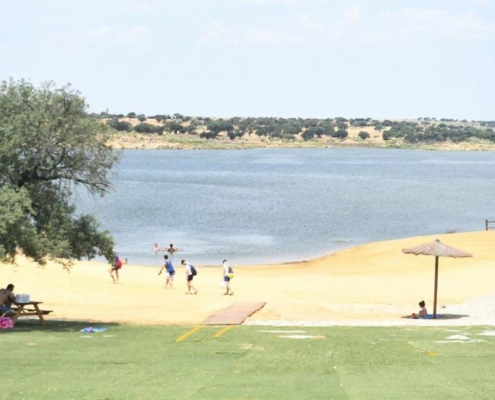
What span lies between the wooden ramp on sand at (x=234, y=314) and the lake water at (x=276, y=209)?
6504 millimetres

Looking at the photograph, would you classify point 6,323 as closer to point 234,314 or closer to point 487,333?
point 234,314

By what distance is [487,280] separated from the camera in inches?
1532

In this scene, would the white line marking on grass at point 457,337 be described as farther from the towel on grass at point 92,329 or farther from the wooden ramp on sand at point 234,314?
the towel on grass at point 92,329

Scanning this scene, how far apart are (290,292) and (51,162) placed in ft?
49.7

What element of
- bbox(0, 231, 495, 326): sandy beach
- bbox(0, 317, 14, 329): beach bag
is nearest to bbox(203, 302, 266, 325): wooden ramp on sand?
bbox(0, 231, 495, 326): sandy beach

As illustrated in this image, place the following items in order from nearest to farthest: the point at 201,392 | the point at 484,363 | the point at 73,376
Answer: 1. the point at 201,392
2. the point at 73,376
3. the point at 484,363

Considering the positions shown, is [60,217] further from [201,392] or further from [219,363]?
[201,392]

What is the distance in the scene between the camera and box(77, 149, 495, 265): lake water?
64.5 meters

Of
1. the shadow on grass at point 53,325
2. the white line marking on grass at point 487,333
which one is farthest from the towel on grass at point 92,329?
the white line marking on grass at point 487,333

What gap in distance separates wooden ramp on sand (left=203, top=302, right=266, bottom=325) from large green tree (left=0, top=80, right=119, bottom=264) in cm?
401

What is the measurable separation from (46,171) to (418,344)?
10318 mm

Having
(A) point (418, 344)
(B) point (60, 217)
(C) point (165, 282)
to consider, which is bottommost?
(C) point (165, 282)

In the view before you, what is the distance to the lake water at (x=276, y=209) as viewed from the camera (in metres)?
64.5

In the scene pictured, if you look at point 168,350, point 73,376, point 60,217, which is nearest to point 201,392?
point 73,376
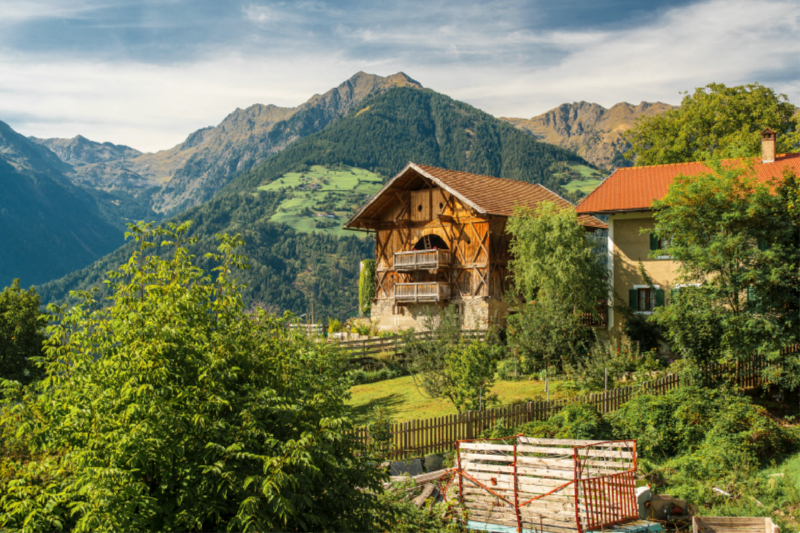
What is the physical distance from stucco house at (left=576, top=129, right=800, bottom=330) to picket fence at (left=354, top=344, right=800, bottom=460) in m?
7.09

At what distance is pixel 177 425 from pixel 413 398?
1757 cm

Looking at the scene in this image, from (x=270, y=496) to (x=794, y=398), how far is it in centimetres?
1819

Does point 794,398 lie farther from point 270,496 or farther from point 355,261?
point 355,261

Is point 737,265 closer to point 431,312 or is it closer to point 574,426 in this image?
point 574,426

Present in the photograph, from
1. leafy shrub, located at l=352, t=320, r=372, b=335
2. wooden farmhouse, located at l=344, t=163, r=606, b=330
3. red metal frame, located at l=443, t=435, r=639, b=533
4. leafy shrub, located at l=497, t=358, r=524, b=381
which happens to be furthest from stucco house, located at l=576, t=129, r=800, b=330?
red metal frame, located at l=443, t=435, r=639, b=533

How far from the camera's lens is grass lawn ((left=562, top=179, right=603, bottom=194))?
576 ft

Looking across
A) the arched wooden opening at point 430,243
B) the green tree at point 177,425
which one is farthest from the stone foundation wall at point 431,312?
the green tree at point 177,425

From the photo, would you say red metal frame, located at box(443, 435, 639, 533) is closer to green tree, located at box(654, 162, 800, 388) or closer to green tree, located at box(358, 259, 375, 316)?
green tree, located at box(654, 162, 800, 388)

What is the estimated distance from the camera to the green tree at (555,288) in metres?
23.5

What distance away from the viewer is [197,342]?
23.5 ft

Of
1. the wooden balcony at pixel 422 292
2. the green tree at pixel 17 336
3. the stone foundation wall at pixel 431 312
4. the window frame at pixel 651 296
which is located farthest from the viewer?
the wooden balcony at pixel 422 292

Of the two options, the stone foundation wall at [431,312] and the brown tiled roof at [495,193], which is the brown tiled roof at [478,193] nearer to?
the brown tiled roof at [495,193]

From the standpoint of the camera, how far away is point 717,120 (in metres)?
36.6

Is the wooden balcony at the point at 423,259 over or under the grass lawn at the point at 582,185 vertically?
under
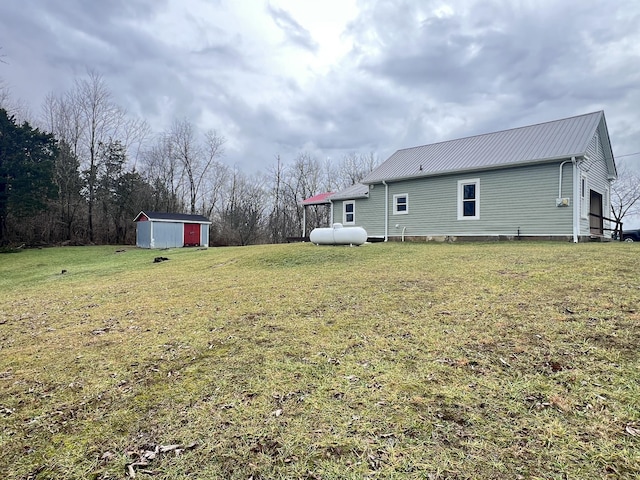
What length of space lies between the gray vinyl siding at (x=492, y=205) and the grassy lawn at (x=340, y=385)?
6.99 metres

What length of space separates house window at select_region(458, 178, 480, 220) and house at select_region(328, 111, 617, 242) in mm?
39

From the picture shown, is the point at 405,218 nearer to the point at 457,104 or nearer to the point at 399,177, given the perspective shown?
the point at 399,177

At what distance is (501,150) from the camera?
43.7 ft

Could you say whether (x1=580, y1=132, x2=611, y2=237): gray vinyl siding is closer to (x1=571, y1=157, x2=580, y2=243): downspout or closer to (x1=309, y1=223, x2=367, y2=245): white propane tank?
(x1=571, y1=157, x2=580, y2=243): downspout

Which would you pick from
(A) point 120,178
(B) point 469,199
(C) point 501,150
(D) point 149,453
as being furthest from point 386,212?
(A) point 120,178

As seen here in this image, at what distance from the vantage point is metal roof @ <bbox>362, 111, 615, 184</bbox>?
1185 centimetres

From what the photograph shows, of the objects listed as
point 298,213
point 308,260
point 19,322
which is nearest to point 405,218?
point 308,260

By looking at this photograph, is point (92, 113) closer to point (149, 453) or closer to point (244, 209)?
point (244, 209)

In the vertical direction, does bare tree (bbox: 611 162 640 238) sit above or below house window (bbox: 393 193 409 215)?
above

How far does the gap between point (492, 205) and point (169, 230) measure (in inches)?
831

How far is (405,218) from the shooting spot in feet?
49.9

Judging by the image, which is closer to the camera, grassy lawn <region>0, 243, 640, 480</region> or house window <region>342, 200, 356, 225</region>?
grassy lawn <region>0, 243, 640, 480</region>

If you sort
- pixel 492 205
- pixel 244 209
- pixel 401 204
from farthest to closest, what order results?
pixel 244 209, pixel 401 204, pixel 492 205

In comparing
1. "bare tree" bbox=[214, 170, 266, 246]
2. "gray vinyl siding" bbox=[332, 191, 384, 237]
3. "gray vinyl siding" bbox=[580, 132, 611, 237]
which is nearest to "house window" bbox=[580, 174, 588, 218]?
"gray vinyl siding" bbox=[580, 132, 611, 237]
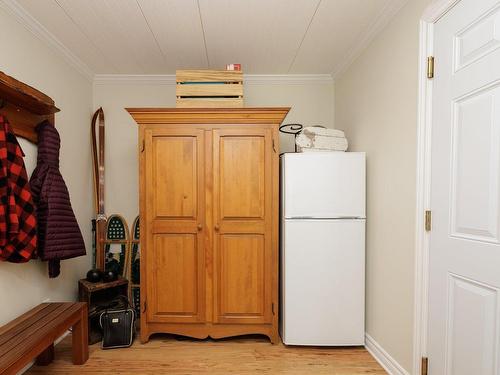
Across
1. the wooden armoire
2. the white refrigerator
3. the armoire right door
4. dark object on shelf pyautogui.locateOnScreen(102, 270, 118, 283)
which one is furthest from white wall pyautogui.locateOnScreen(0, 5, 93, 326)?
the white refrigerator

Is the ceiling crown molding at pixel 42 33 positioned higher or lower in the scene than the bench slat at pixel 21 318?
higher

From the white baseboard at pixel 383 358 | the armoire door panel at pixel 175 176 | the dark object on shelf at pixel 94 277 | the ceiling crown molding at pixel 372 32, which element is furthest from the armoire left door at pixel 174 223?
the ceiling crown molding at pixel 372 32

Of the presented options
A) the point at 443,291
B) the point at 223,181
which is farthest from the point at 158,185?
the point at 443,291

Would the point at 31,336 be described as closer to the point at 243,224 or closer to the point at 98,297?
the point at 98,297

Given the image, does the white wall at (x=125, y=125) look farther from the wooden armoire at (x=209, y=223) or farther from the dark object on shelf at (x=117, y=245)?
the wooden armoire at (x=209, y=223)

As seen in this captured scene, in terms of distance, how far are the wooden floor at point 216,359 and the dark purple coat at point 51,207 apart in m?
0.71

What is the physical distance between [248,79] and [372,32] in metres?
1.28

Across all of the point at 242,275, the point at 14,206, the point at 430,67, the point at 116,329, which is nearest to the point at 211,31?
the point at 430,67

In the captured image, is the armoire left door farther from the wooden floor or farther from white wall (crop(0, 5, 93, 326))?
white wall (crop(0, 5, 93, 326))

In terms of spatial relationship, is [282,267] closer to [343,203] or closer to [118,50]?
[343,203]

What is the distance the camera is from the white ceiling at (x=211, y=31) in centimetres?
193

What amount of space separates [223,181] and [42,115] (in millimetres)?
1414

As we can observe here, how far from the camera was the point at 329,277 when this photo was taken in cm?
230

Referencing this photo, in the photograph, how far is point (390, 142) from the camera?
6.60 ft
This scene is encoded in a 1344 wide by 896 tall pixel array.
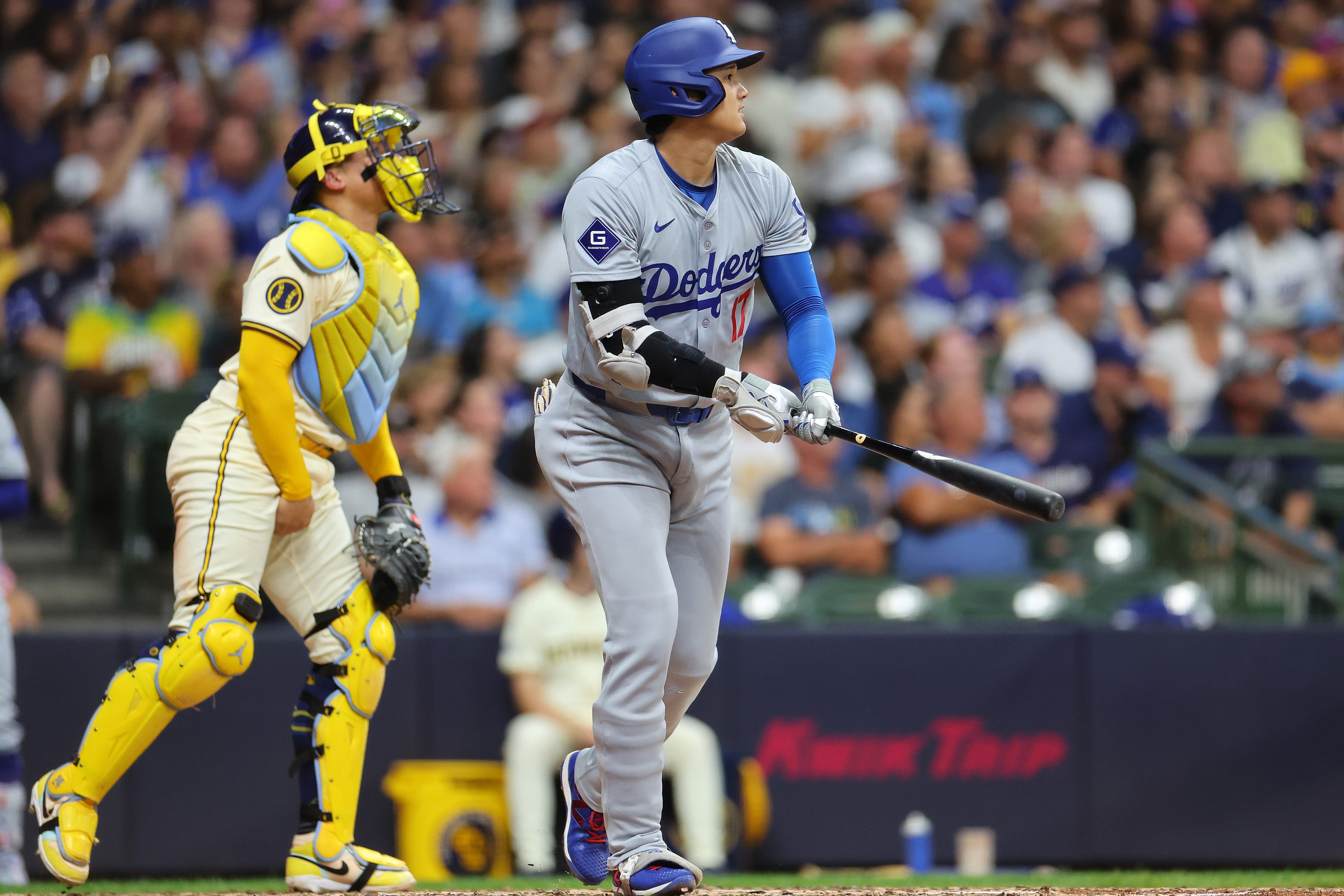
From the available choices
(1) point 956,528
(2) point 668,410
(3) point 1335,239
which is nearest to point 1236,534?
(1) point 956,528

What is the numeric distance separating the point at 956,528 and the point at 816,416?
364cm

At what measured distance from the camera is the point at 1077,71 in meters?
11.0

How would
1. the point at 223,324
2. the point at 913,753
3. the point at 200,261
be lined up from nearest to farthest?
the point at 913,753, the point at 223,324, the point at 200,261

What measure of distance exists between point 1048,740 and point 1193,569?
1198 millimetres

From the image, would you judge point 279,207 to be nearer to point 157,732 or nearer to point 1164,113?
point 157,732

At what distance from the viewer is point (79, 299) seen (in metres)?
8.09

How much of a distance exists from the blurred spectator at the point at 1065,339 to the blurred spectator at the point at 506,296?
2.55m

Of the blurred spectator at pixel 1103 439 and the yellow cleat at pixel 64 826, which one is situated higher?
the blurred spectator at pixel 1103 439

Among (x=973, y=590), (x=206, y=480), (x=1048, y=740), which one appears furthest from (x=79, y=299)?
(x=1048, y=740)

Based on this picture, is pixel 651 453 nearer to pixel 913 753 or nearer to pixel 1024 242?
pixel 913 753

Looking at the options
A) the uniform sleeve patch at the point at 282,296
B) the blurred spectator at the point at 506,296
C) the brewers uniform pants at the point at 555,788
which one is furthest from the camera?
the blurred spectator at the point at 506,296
- - - - -
## [Set problem]
Retype nothing except the lines from the line holding "At what distance from the viewer" through the last line of the entries, both included.

## [Output of the exercise]
At what distance from the viewer is point (79, 299) seen (in metres)?
8.09

How much of a distance exists from the blurred spectator at the point at 1065,339 to the blurred spectator at the point at 506,296?
2.55m

Of the blurred spectator at pixel 1103 439 and the yellow cleat at pixel 64 826, which one is situated higher?
the blurred spectator at pixel 1103 439

Among (x=973, y=590), (x=206, y=480), (x=1048, y=740), which one appears furthest from (x=79, y=299)?
(x=1048, y=740)

Based on this picture, is pixel 651 453 nearer to pixel 913 753 or nearer to pixel 1024 242?
pixel 913 753

Looking at the options
A) the uniform sleeve patch at the point at 282,296
B) the blurred spectator at the point at 506,296
C) the brewers uniform pants at the point at 555,788
which one is furthest from the camera?
the blurred spectator at the point at 506,296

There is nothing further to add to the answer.